▶ _DATA PROVIDED_
↓

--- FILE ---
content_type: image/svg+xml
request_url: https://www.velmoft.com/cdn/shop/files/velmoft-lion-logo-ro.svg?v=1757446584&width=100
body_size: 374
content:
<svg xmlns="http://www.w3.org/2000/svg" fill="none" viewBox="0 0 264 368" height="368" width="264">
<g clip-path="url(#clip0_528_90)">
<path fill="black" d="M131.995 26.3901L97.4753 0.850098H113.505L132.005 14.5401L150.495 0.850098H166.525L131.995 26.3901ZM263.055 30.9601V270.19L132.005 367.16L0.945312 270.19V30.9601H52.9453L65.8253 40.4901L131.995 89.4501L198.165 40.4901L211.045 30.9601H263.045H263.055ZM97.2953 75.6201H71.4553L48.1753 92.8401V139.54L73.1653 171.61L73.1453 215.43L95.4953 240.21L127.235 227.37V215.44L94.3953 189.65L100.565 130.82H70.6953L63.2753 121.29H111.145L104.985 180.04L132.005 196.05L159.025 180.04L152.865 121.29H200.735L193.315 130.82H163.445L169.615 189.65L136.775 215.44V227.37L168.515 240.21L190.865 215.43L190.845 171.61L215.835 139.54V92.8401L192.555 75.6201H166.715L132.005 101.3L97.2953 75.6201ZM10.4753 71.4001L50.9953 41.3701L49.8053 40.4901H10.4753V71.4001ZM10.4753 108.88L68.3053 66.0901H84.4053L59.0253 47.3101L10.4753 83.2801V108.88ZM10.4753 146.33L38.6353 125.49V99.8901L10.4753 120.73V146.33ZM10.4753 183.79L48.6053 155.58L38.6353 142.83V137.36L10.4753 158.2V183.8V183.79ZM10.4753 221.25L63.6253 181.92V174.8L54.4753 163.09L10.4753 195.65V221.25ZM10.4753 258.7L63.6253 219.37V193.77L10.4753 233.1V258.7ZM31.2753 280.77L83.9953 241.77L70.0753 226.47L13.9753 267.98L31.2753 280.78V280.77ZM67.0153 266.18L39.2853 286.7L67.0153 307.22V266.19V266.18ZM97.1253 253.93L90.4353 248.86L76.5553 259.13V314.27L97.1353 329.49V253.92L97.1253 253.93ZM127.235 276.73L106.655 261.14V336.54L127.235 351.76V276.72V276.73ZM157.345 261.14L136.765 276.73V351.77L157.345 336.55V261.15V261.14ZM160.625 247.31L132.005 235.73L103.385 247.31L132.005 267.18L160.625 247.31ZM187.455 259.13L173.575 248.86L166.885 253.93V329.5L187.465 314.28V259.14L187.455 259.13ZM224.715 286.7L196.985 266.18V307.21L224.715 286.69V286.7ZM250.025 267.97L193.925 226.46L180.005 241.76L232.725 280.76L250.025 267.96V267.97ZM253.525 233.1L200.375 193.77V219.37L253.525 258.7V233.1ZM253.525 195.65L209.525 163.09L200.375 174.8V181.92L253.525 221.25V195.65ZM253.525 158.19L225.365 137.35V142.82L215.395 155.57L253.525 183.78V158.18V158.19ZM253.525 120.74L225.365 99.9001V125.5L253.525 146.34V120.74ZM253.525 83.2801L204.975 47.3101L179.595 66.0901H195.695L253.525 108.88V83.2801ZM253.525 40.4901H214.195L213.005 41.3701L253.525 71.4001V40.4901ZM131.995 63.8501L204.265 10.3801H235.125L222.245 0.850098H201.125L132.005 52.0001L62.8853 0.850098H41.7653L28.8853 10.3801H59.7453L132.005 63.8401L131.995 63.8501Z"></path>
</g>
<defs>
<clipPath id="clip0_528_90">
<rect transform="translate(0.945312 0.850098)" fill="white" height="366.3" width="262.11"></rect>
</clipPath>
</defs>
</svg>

↑
↓

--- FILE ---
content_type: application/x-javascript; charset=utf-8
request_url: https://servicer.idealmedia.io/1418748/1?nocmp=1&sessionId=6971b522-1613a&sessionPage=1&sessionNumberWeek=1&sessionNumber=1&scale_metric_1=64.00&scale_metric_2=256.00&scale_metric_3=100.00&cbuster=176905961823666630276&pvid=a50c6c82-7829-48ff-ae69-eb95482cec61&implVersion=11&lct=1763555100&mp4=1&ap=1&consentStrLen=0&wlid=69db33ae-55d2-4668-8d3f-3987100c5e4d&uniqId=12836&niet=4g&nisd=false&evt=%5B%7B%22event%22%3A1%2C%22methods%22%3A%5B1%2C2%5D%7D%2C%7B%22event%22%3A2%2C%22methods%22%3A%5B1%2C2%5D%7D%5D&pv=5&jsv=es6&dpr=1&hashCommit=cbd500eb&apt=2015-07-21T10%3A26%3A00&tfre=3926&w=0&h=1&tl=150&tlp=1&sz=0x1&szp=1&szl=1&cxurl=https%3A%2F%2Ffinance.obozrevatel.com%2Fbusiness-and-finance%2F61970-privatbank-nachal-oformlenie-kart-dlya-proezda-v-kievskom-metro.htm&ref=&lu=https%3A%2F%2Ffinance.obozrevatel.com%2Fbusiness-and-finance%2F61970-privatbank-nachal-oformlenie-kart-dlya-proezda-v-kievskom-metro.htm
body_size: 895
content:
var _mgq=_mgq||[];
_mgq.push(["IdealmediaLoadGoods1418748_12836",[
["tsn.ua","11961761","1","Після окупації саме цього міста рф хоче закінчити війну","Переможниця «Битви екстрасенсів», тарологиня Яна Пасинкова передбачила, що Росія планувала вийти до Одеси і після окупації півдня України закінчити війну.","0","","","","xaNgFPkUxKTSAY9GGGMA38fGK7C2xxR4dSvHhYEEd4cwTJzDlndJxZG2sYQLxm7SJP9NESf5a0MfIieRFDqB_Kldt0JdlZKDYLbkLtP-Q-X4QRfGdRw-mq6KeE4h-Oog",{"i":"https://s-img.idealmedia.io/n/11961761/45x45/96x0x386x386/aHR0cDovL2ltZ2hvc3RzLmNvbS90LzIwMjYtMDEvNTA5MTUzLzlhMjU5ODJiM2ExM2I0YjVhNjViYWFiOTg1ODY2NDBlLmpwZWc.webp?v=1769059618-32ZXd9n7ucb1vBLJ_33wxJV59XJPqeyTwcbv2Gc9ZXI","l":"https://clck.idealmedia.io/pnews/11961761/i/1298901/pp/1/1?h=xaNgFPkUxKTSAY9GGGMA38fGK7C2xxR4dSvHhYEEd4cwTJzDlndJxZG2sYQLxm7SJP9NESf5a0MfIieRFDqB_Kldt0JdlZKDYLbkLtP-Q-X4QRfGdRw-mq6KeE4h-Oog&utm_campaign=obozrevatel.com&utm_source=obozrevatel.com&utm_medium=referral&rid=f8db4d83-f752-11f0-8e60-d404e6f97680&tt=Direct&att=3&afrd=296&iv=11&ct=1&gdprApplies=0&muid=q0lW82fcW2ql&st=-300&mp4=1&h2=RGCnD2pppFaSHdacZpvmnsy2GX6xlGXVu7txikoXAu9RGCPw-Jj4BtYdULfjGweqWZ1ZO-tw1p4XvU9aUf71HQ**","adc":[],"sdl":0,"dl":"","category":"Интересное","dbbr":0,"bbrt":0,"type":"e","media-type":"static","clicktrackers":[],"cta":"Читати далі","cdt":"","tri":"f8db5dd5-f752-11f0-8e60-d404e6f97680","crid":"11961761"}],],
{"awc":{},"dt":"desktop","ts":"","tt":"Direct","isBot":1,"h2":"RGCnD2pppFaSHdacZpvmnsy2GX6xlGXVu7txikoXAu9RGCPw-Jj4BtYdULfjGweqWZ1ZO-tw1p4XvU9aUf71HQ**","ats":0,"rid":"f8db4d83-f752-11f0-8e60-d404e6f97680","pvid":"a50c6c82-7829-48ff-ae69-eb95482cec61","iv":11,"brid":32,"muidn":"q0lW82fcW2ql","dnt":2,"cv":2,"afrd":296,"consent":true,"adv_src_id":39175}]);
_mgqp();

↑
↓

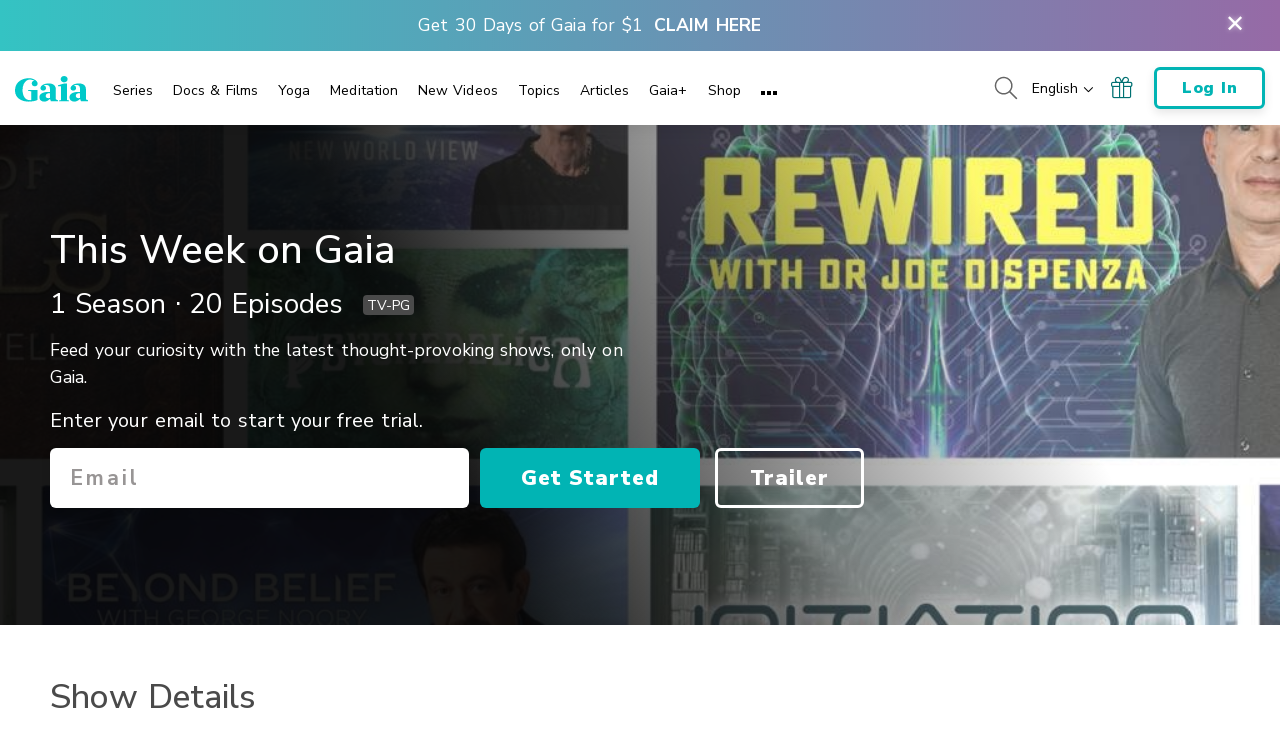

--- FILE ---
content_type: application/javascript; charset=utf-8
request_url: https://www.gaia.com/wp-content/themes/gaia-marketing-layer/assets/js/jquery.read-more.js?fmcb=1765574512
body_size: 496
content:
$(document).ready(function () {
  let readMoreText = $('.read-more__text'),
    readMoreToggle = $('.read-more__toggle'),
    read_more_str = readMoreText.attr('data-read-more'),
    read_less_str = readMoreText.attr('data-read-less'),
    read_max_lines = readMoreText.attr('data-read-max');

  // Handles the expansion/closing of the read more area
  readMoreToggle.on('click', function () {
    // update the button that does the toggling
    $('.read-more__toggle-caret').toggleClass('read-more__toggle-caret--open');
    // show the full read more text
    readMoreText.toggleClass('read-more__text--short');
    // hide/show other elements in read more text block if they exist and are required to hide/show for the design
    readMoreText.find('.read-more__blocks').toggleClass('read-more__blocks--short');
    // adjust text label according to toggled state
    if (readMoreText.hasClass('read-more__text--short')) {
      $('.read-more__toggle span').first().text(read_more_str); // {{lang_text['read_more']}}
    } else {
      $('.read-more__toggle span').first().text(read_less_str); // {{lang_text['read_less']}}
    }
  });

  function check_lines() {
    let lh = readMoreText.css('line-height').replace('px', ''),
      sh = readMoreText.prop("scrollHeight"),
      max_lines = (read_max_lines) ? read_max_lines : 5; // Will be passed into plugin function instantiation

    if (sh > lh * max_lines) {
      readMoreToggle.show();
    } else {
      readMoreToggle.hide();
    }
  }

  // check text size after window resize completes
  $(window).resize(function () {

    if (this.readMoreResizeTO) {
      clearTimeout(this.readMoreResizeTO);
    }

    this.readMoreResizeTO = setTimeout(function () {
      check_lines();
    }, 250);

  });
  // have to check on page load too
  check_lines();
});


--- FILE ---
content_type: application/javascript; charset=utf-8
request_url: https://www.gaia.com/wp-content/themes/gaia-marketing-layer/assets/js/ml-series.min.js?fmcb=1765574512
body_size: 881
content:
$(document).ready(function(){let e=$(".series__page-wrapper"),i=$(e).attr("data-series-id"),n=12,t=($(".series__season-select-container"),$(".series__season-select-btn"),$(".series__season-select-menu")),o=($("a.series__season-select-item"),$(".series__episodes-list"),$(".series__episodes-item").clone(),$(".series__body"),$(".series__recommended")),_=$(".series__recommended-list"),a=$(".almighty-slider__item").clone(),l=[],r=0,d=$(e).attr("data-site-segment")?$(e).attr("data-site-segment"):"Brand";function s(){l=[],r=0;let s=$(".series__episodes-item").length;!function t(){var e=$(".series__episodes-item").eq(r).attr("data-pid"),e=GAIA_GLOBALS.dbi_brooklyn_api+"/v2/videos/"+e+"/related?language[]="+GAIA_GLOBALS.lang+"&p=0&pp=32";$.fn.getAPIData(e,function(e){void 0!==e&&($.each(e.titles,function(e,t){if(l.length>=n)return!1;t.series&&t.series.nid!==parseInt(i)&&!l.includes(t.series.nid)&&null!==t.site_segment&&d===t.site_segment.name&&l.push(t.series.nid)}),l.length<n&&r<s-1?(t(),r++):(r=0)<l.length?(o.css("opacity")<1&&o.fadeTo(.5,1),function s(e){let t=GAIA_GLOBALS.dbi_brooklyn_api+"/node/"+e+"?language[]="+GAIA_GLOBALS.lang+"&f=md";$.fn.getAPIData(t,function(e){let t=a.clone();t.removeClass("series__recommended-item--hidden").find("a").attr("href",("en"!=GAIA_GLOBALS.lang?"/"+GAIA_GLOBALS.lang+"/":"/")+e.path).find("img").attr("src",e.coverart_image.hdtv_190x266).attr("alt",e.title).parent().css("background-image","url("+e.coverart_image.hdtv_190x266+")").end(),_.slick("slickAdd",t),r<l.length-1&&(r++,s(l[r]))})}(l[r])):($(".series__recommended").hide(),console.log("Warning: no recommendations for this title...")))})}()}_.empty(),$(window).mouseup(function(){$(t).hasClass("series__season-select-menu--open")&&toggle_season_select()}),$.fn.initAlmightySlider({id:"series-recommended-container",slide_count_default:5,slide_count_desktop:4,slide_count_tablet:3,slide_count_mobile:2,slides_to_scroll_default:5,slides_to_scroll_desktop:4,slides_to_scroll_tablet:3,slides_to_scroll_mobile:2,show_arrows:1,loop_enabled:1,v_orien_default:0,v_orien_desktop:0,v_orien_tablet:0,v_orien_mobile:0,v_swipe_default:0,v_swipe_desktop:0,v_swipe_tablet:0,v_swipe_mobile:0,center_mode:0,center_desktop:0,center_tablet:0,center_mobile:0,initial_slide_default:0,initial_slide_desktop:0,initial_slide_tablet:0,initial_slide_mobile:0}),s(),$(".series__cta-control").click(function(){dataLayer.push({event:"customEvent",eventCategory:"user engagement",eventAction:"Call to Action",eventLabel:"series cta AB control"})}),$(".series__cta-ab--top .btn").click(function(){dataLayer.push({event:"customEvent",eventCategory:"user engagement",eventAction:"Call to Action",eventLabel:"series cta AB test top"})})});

↑

▶ _EXERCISE_
Where a line in the listing above includes the string "span", copy that line.

▶ _WRITTEN REPLY_
      $('.read-more__toggle span').first().text(read_more_str); // {{lang_text['read_more']}}
      $('.read-more__toggle span').first().text(read_less_str); // {{lang_text['read_less']}}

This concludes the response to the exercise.